By | March 16th, 2017|Tags: , , , , , |

Kids are given so many “things” nowadays. It seems as though when it comes to Birthdays and Christmas I’ve run out of gift ideas because of all the giving that I’ve already done. I know I’m not the only one. So when it came to creating my behavior modification program it was important to me to find rewards around the house that involved time spent with family, friends, and other social ingredients. Knowing how hard it was going to be to find enough rewards to make up my program I wondered if all of them would hold enough value to motivate.

It proved no easy task. I sat on my couch for hours, with eyes closed, mentally roaming my home, pretending to be my kids and thinking of things they like to do. Different times of day. Different people to associate with. Different animals to play with.
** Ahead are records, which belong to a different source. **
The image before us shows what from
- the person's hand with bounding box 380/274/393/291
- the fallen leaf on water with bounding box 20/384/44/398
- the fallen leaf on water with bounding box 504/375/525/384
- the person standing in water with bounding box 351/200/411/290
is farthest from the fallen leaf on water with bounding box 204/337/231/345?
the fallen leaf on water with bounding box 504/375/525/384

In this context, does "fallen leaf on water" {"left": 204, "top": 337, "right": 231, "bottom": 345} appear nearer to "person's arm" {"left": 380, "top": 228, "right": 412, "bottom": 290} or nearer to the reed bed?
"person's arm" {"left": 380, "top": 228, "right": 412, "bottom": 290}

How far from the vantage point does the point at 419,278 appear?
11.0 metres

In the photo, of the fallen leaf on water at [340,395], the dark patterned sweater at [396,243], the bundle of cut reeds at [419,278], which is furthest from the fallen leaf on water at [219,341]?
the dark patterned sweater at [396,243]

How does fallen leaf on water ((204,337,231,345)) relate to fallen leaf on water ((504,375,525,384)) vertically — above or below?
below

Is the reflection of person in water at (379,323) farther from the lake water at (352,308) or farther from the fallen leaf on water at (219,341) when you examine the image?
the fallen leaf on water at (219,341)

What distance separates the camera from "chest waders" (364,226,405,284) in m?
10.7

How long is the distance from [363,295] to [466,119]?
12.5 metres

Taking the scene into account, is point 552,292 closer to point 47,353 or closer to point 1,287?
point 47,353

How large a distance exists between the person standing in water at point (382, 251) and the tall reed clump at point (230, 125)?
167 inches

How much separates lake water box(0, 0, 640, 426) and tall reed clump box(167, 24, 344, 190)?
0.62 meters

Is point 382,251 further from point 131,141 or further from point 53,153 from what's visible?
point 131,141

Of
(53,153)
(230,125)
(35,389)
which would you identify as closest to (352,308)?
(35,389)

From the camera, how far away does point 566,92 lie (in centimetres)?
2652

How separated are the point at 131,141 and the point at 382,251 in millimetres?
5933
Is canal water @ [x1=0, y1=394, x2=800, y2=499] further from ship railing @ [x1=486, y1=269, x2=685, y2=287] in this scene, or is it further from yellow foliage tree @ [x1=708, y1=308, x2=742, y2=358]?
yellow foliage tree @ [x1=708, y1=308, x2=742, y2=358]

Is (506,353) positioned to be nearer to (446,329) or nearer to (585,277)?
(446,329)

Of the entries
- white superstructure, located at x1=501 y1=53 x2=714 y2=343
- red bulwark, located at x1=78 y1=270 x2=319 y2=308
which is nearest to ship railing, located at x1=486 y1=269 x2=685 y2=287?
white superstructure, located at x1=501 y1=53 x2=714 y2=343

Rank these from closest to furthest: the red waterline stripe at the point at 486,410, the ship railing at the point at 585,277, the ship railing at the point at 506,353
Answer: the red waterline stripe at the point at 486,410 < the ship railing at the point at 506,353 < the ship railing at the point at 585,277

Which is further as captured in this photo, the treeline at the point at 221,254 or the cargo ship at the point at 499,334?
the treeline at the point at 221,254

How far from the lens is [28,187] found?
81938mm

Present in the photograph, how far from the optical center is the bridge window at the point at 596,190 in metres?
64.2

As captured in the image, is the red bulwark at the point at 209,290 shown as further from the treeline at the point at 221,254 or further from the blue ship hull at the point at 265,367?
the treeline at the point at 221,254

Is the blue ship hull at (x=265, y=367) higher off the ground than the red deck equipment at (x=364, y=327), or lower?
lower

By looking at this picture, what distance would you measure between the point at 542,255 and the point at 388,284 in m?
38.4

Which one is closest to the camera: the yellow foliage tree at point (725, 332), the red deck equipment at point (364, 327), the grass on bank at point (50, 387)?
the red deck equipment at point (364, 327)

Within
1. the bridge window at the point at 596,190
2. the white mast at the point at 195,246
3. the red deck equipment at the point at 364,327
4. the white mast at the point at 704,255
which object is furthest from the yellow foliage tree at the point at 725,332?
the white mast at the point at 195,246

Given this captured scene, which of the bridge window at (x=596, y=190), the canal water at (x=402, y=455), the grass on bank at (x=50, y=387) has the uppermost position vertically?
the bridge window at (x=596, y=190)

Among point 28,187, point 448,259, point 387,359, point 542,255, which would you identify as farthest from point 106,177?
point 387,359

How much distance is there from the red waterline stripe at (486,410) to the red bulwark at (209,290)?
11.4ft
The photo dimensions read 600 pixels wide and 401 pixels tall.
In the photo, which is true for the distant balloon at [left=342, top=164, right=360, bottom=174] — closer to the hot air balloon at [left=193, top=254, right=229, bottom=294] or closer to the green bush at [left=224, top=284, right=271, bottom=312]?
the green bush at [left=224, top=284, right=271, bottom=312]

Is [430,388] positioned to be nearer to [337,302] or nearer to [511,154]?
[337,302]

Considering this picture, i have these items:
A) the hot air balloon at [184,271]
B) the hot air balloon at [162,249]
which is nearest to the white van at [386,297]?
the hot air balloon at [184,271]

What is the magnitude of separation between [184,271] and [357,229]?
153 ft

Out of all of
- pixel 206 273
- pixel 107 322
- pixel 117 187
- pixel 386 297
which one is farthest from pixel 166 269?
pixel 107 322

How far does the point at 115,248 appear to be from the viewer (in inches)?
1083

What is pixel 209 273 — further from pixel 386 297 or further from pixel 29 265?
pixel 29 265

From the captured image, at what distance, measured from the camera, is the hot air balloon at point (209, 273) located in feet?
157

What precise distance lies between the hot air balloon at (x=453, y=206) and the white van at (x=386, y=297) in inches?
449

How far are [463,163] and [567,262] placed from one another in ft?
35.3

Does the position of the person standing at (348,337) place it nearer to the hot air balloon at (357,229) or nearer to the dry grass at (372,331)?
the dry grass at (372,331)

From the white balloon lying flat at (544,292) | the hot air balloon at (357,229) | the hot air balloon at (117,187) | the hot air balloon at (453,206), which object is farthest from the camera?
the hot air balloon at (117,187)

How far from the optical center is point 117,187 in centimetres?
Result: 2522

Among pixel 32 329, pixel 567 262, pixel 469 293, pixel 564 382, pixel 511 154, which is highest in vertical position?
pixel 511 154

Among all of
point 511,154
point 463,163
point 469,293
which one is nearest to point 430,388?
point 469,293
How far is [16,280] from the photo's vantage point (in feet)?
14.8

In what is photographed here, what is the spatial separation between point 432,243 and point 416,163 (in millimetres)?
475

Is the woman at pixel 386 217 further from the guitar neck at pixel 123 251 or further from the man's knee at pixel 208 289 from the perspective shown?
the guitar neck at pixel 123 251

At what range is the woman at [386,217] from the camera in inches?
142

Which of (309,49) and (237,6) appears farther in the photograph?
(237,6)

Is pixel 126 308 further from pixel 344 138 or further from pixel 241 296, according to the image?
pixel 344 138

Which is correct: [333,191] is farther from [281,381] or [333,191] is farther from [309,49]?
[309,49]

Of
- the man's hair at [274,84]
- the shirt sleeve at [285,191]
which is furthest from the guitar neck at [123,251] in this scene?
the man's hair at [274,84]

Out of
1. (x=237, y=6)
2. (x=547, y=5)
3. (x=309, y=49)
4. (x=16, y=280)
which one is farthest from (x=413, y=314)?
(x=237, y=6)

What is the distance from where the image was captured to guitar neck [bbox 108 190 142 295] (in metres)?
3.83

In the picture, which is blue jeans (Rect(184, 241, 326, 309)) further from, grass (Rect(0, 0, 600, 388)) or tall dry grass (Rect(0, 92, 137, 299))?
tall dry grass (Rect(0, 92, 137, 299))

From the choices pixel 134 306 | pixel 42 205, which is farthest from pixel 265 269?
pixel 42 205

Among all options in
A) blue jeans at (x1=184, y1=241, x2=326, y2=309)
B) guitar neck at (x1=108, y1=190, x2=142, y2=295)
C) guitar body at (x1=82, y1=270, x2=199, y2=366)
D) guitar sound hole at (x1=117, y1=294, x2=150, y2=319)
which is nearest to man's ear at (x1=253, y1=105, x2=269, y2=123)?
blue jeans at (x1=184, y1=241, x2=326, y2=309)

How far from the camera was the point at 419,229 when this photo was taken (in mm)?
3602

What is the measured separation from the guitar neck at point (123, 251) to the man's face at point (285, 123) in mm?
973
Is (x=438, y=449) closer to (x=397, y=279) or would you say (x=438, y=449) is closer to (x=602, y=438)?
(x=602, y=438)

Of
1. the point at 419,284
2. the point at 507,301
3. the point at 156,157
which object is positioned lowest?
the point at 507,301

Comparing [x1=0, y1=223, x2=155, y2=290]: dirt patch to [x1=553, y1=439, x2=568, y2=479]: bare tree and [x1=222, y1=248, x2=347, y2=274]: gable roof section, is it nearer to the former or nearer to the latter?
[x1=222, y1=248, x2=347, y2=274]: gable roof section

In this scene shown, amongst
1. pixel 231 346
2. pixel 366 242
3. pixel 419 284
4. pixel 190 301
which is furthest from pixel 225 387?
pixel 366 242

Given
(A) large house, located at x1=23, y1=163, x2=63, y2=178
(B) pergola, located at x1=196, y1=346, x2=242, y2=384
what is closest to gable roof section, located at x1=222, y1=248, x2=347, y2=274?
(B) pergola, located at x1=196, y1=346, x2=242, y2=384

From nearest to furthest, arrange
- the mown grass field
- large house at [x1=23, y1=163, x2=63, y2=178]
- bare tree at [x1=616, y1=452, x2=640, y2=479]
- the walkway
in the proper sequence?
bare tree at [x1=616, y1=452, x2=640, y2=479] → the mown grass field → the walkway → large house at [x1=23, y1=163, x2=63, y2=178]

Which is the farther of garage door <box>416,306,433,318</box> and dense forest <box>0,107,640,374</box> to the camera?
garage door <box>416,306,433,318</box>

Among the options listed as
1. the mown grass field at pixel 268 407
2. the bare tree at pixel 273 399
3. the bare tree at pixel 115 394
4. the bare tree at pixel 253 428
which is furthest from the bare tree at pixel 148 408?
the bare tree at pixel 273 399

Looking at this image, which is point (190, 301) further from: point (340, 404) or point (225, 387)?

I would use all of my senses to imagine what they could earn as a reward that would motivate them to want to earn it again.

The funny thing is a lot of the things I came up with, I would let them do regardless. I decided to do a test run. I was curious how they would respond to rewards like “play with a pet” compared to “30 minutes of electronics on a school night”. Would one reward hold more value and make them work harder than another?

The answer was they all worked the same. Initially I wondered if it was the newness of working with Vlinder, the name of the program. Families that were part of a pilot project reported similar findings, however. Although some rewards held, what were considered a higher pay value, they did not make the kiddos work any harder during the day then cards that had a lesser pay value. Kids reported enjoying the process. They liked understanding what was expected of them (which is part of their task sheets), they liked picking out of a bin, not knowing what reward they were going to get, even if it was a bummer card. They enjoyed carrying out the reward or having the anticipating of being able to carry out the reward. Overall it is a win-win.

Vlinder found the kids motivation to complete any tasks that were put before them on a task sheet. The added bonus is the amount of valued family time that comes with the rewards. I was pleasantly surprised that my kids often choose cuddle time as their reward. I always love it when they get to pick the meal, not only do they pick but they often help with the meal as well. Daddy loves it when they pick Daddy Day as their special Weekly reward. Again we would gladly do it without the game, but with the game we make sure to set aside the time to do it in a timely fashion. The kids have a strong feeling of accomplishment and pride.

It continues to be important for me to bring up to participants and friends that one of the largest learning experiences for me has been that no matter the pay-value of the reward, kids want the recognition. One of the things that Vlinder does an excellent job of is explains to kids what they need to do to get that same recognition. The rewards make it fun, the game pieces make it fun.